Im Übrigen wird die Beschwerde als unbegründet abgewiesen.
Der Bund hat dem Beschwerdeführer Aufwendungen in der Höhe von EUR 1.346,40 binnen zwei Wochen bei sonstiger Exekution zu ersetzen.
Begründung
Der Beschwerdeführer stand - zuletzt als Abteilungsinspektor im Bereich der Justizanstalt H - in einem öffentlich-rechtlichen Dienstverhältnis zum Bund. Er wurde mit Ablauf des 31. März 2013 in den Ruhestand versetzt.
Mit Bescheid der belangten Behörde vom 4. Februar 1985 war ihm eine näher bezeichnete Dienstwohnung zugewiesen worden, die über seinen Antrag mit weiterem Bescheid vom 2. November 1987 in eine Naturalwohnung umgewandelt worden war. Weiters war dem Beschwerdeführer das Recht zur Nutzung eines nicht überdachten Pkw-Abstellplatzes eingeräumt worden.
Mit Eingabe vom 16. Jänner 2013 beantragte er - neben der Verlängerung der Räumungsfrist - "eine Weiterbelassung" der Naturalwohnung im Ruhestand zu gewähren. Er verwies auf seine Wohnsituation (die Wohnung war - jedenfalls zunächst - auch von seiner Ehefrau und der gemeinsamen Tochter benutzt worden) sowie auf die Vornahme von Investitionen.
Mit Bescheid vom 9. April 2013 entzog ihm die Vollzugsdirektion als Dienstbehörde erster Instanz die genannte Naturalwohnung samt Pkw-Abstellplatz mit Wirkung vom 30. April 2013 gemäß § 80 Abs. 5 Z. 1 BDG 1979. Gleichzeitig gab sie dem Ansuchen um weitere Benützung der Naturalwohnung gemäß § 80 Abs. 9 BDG 1979 nicht statt, verlängerte jedoch gemäß § 80 Abs. 7 BDG 1979 die Räumungsfrist (im höchstmöglichen Ausmaß) bis 30. April 2014. Zugleich setzte sie die zu leistende Grundvergütung für den Zeitraum ab 1. April 2013 neu fest.
Begründend verwies sie nach Hinweis auf die Versetzung des Beschwerdeführers in den Ruhestand darauf, dass die Voraussetzungen des § 80 Abs. 5 Z. 1 BDG 1979 erfüllt seien, sowie darauf, dass das gegenständliche Wohngebäude "dem Verwertungsprozess (Verkauf) durch die A. GmbH angeschlossen" werde.
In der dagegen erhobenen Berufung machte der Beschwerdeführer geltend, dass die in § 80 Abs. 9 BDG 1979 normierten Voraussetzungen für eine Weitergestattung der Benützung vorlägen.
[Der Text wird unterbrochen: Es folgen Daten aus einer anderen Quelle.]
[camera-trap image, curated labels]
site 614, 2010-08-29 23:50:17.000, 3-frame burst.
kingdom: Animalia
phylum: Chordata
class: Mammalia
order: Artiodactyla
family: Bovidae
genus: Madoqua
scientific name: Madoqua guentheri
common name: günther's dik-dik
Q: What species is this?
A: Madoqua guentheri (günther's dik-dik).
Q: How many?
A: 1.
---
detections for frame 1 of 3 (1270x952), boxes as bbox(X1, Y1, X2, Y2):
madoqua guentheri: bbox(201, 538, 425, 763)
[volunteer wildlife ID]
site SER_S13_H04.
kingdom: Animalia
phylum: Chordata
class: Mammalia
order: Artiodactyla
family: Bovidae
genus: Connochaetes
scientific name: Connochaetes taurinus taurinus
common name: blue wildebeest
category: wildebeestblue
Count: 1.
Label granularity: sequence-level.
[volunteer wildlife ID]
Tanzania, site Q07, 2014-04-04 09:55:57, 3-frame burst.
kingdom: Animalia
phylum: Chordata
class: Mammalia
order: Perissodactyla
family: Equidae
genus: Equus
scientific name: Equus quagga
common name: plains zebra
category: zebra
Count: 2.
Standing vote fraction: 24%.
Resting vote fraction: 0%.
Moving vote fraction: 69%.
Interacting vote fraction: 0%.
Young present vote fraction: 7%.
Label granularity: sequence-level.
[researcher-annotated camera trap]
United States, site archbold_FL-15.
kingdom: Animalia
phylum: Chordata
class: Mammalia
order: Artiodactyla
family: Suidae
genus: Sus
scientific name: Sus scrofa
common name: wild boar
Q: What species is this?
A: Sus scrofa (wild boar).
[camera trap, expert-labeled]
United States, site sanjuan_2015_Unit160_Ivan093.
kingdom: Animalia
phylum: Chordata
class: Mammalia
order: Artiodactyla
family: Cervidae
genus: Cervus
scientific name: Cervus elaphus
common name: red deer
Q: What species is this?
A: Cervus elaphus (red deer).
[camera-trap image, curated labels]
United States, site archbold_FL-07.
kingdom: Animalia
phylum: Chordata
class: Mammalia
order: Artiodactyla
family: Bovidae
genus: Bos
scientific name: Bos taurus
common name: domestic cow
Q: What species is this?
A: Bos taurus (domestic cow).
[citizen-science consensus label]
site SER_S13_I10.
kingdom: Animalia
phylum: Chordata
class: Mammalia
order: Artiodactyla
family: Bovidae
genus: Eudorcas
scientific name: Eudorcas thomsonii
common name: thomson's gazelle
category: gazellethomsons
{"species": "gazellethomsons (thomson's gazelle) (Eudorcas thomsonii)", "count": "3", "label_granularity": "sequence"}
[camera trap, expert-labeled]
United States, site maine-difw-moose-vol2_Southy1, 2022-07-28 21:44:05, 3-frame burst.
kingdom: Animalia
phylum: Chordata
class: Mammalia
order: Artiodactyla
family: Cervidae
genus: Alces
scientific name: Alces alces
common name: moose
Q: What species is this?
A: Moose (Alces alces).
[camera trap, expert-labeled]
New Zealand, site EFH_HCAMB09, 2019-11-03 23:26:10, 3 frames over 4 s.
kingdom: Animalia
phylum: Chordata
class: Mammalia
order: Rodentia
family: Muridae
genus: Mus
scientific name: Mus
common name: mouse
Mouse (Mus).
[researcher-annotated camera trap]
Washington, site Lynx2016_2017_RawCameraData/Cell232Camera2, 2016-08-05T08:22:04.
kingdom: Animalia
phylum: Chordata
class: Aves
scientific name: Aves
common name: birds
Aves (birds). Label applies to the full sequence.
Die Wohnung werde, wie aus der mit einer Verkaufsabsicht argumentierenden Begründung des Bescheides hervorgehe, nicht für einen Beamten des Dienststandes benötigt. Eine nach der genannten Gesetzesstelle gebotene Interessenabwägung sei gänzlich unterblieben. In deren Rahmen wäre zu berücksichtigen gewesen, dass er aus Anlass der Umwandlung der Dienstwohnung in eine Naturalwohnung auf die Weitergestattung der Benützung habe vertrauen dürfen, dass er im Hinblick darauf "erhebliche Mittel in die Sanierung und Erhaltung der Wohnung gesetzt" habe sowie dass auf der Liegenschaft eine Einheit leer stehe und andere Wohnungen von im Ruhestand befindlichen Beamten genutzt würden. Die Nichtgestattung der Weiterbenützung sei ihm gegenüber somit willkürlich erfolgt und habe gegen den Grundsatz von Treu und Glauben verstoßen.
Mit dem angefochtenen Bescheid gab die belangte Behörde dieser Berufung nicht Folge.
Begründend führte sie nach Darstellung des Verwaltungsgeschehens und der Rechtslage aus, dass die Erstbehörde § 80 Abs. 5 Z. 1 BDG 1979, der für die Entziehung einer Naturalwohnung auf Grund der Versetzung eines Beamten in den Ruhestand keine Übung von Ermessen vorsehe, richtig angewendet habe. Das in § 80 Abs. 9 BDG 1979 normierte Erfordernis des Fehlens eines subjektiven Rechts auf Benützung der Naturalwohnung sei somit erfüllt. Grundsätzlich bestünde daher die Möglichkeit, dem Beschwerdeführer nach dieser Bestimmung die tatsächliche Benützung so lange zu gestatten, als die Wohnung nicht für einen Beamten des Dienststandes dringend benötigt werde. Der Umstand, dass ein derart dringender Bedarf die Gestattung der Weiterbenützung ausschließe, erlaube allerdings nicht den Umkehrschluss, dass die tatsächliche Benützung jedenfalls zu gestatten sei, wenn die Wohnung nicht für Beamte des Dienststandes dringend benötigt werde. Bei der Entscheidung der Dienstbehörde handle es sich "um einen in ihrem Ermessen gelegenen Willensakt", mit dem ein neuer Benützungstitel geschaffen werde. Habe ein Beamter aber schon keinen Anspruch auf die Zuweisung einer Naturalwohnung, so müsse dies umso mehr für die Gestattung ihrer weiteren Benützung gelten, "bei dem ein früheres Rechtsverhältnis aus einem anderen Titel fortgesetzt" werde. Eine "besondere Begründung durch die Dienstbehörde" sei daher nicht erforderlich.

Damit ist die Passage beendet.